[STORED DATA start]

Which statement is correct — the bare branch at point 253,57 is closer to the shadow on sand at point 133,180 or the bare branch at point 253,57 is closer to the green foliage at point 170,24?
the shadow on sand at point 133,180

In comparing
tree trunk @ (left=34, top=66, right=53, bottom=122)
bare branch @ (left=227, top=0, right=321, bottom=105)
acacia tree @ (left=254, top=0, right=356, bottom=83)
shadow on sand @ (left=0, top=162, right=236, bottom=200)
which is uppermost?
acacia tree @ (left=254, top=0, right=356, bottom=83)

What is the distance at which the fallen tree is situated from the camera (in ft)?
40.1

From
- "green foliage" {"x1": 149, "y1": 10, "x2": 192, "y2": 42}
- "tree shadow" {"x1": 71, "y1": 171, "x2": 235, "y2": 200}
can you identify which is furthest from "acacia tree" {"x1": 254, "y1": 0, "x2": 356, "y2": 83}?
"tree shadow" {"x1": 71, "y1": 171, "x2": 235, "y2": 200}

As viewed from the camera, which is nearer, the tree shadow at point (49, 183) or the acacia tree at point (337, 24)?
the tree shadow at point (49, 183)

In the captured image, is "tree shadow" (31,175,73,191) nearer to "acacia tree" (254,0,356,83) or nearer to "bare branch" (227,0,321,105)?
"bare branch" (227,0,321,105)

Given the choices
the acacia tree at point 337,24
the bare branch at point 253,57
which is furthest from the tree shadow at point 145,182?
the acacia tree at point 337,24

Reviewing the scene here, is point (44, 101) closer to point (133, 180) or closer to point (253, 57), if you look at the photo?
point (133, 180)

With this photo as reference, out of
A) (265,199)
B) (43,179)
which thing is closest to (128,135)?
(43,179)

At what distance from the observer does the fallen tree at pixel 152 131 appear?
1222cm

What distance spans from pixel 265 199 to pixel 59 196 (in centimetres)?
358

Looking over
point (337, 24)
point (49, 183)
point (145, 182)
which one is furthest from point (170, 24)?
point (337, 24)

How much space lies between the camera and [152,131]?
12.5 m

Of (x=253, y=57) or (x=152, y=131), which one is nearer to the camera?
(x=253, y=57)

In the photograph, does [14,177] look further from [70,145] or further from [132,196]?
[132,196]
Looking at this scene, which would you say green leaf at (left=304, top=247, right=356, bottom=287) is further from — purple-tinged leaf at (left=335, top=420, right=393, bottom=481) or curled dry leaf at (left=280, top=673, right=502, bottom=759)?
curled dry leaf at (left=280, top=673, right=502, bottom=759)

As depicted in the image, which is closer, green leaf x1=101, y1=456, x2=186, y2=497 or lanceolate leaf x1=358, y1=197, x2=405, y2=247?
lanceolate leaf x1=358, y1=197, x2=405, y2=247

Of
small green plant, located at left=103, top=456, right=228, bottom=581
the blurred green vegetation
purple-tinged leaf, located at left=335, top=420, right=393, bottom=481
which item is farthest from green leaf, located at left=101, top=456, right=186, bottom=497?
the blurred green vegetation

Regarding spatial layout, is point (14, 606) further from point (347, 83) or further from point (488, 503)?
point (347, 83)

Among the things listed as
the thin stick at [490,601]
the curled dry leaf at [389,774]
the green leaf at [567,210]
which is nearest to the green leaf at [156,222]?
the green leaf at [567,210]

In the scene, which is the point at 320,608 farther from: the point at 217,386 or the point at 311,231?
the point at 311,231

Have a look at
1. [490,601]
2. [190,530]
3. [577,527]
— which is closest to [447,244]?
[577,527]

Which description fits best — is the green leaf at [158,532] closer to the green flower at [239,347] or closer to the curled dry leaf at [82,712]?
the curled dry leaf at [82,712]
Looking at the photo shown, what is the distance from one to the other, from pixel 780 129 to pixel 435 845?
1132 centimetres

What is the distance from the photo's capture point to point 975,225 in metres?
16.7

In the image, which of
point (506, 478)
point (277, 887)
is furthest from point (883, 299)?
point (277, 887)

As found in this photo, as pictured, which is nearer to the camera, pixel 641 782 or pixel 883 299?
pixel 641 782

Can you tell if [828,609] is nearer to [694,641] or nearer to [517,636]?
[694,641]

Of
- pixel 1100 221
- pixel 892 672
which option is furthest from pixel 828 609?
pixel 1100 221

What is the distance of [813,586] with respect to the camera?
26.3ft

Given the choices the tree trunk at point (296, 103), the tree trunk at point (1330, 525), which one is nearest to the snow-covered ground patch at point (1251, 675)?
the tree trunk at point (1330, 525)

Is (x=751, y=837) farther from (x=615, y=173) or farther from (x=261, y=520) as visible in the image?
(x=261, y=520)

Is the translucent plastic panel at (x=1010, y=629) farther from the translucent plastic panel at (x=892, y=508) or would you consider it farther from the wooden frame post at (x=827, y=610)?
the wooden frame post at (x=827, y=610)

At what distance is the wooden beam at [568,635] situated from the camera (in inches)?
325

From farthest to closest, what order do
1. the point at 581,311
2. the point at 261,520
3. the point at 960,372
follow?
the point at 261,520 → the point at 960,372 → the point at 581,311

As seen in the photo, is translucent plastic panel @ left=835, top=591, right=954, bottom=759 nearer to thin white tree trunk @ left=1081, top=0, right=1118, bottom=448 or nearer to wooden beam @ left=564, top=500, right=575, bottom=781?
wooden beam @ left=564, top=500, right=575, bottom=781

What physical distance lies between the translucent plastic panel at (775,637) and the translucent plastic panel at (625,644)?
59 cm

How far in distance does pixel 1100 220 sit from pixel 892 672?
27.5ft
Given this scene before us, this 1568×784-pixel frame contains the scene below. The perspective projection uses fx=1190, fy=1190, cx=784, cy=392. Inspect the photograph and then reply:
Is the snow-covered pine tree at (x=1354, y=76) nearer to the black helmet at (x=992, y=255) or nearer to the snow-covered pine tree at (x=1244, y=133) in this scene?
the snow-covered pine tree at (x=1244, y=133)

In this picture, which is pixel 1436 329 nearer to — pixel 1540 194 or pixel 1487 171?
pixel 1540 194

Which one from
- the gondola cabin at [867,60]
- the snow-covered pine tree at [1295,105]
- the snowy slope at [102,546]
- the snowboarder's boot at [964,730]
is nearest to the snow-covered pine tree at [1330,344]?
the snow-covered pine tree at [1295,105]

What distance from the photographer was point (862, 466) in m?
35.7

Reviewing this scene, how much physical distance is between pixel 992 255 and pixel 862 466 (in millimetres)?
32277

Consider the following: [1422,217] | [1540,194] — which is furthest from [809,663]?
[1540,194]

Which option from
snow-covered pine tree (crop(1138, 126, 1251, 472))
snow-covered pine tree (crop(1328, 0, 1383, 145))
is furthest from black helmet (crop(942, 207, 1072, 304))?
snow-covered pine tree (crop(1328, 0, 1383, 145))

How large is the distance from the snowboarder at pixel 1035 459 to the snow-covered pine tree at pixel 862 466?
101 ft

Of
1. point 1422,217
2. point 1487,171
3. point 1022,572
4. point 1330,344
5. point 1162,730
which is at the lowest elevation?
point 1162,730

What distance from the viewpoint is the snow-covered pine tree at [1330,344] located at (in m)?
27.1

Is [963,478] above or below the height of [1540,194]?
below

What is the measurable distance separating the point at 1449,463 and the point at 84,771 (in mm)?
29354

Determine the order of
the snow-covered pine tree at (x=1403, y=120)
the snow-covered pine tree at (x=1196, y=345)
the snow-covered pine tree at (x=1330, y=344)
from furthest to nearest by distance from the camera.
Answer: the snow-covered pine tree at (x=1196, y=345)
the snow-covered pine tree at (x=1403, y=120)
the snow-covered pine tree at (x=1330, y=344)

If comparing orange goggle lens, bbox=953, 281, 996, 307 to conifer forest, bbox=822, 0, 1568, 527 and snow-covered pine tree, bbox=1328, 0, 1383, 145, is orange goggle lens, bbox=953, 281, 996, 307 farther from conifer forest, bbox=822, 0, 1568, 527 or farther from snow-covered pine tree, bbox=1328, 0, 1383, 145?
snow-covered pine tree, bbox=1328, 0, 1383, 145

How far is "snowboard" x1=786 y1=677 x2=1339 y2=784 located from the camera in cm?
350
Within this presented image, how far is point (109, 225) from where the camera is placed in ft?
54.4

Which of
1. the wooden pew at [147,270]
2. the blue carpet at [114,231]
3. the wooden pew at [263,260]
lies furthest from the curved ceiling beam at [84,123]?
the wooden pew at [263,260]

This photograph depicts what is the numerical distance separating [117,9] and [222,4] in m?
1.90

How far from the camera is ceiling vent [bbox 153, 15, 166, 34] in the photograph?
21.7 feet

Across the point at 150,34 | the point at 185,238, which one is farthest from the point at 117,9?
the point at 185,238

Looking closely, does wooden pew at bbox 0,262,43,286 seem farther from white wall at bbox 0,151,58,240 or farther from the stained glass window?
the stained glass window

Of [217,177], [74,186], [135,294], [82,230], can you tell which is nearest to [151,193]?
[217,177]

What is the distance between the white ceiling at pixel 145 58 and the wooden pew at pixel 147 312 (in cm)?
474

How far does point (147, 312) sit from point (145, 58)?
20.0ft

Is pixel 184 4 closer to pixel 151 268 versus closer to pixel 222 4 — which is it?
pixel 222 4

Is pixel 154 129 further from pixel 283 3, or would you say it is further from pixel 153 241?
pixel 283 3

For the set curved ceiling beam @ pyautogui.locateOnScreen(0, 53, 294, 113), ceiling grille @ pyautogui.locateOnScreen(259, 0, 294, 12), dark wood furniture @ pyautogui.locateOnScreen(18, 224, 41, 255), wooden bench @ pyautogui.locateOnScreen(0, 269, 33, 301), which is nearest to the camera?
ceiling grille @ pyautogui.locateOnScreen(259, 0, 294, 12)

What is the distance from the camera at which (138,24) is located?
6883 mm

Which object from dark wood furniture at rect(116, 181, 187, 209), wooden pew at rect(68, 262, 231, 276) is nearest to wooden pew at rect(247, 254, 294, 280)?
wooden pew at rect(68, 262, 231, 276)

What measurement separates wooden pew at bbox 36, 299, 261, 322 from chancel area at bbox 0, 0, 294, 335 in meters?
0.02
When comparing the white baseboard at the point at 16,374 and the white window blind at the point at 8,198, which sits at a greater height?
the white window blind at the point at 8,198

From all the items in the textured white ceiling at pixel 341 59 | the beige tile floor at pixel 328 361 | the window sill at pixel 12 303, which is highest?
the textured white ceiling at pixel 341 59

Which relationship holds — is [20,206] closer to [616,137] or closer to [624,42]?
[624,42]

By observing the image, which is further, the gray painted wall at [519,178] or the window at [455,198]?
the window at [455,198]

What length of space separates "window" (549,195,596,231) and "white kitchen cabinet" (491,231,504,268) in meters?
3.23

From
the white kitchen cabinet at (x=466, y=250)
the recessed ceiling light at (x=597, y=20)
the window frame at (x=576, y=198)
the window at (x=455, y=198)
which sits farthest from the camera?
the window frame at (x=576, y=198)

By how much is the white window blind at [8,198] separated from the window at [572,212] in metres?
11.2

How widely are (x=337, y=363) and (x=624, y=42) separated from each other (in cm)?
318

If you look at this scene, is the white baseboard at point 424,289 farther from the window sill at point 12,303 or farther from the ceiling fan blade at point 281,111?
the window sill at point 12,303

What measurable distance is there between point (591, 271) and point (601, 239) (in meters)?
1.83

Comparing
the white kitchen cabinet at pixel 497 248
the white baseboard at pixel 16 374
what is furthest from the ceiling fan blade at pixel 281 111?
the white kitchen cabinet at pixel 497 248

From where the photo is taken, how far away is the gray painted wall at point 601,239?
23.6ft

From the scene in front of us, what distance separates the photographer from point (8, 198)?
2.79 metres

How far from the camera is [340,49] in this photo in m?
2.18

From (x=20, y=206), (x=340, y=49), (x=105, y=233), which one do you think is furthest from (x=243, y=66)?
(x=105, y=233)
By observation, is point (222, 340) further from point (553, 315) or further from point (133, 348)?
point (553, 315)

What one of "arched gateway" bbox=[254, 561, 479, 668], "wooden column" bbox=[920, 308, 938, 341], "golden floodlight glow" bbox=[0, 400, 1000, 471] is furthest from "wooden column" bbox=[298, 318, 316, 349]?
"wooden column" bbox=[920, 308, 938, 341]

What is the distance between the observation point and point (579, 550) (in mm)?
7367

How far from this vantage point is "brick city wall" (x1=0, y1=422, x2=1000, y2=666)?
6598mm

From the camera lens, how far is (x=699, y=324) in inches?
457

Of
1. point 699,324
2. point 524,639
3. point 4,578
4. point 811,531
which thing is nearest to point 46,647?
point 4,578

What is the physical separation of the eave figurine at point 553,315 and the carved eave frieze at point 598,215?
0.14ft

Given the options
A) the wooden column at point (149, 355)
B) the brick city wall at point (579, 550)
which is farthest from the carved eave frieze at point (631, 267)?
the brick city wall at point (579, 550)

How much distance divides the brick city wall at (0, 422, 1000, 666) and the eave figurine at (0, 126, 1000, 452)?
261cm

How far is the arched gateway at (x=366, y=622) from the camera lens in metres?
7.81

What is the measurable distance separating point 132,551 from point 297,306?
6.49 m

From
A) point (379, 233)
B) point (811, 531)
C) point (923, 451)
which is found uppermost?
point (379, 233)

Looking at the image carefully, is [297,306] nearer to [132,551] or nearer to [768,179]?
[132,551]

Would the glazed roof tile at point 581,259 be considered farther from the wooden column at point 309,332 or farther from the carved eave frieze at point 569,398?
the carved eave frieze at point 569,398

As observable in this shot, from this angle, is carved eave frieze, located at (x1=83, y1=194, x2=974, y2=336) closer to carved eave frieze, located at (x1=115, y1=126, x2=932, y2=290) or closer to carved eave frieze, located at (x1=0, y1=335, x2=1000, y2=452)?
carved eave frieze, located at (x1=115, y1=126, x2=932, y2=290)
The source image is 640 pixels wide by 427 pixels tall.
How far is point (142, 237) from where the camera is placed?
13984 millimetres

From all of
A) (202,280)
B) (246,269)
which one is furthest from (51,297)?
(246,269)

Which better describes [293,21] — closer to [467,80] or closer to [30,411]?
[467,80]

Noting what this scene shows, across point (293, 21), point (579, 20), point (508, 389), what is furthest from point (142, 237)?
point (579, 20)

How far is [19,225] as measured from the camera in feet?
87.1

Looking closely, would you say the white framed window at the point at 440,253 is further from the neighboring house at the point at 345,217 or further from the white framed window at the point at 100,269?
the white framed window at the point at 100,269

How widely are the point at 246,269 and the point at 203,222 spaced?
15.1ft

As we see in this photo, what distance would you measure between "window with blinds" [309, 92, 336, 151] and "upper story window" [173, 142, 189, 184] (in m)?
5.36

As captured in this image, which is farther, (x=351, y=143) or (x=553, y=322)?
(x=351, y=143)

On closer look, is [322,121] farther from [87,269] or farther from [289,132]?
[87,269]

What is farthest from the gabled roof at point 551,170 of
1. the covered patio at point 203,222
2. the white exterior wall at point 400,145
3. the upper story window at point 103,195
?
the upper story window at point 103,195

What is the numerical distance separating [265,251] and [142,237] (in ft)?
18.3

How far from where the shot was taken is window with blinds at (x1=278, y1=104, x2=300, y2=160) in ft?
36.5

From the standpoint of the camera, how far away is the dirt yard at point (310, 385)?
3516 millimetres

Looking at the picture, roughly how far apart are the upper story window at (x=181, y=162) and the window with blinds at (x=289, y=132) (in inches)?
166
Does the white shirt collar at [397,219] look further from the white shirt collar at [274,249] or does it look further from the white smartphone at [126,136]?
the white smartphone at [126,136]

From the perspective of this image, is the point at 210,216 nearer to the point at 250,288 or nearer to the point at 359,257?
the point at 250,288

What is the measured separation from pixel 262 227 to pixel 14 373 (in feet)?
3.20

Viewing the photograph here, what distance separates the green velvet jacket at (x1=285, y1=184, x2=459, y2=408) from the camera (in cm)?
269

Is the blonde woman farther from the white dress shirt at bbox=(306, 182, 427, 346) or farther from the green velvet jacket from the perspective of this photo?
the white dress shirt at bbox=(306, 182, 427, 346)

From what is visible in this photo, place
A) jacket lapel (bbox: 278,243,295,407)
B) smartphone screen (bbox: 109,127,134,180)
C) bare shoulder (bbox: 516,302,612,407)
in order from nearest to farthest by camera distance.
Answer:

[STORED DATA end]

INSTRUCTION:
Quote, without alteration, the final stretch of the entries: the line with "Looking at the picture, roughly" onward to the last line.

ANSWER TO THE EXERCISE:
Looking at the picture, roughly how far apart are the upper story window at (x=181, y=162) and the window with blinds at (x=289, y=132) (in inches)?
166
Does the white shirt collar at [397,219] look further from the white shirt collar at [274,249] or does it look further from the white smartphone at [126,136]?
the white smartphone at [126,136]

From the perspective of this image, is the point at 210,216 nearer to the point at 250,288 or nearer to the point at 359,257?
the point at 250,288

What is the measured separation from pixel 262 227 to pixel 14 373 (in feet)?
3.20

Viewing the photograph here, what distance separates the green velvet jacket at (x1=285, y1=184, x2=459, y2=408) from the camera (in cm)?
269

Is the blonde woman farther from the white dress shirt at bbox=(306, 182, 427, 346) or farther from the green velvet jacket from the perspective of this photo?
the white dress shirt at bbox=(306, 182, 427, 346)

From what is visible in this photo, place
A) jacket lapel (bbox: 278,243,295,407)
B) smartphone screen (bbox: 109,127,134,180)
C) bare shoulder (bbox: 516,302,612,407)
in order from nearest to farthest by camera distance.
Answer:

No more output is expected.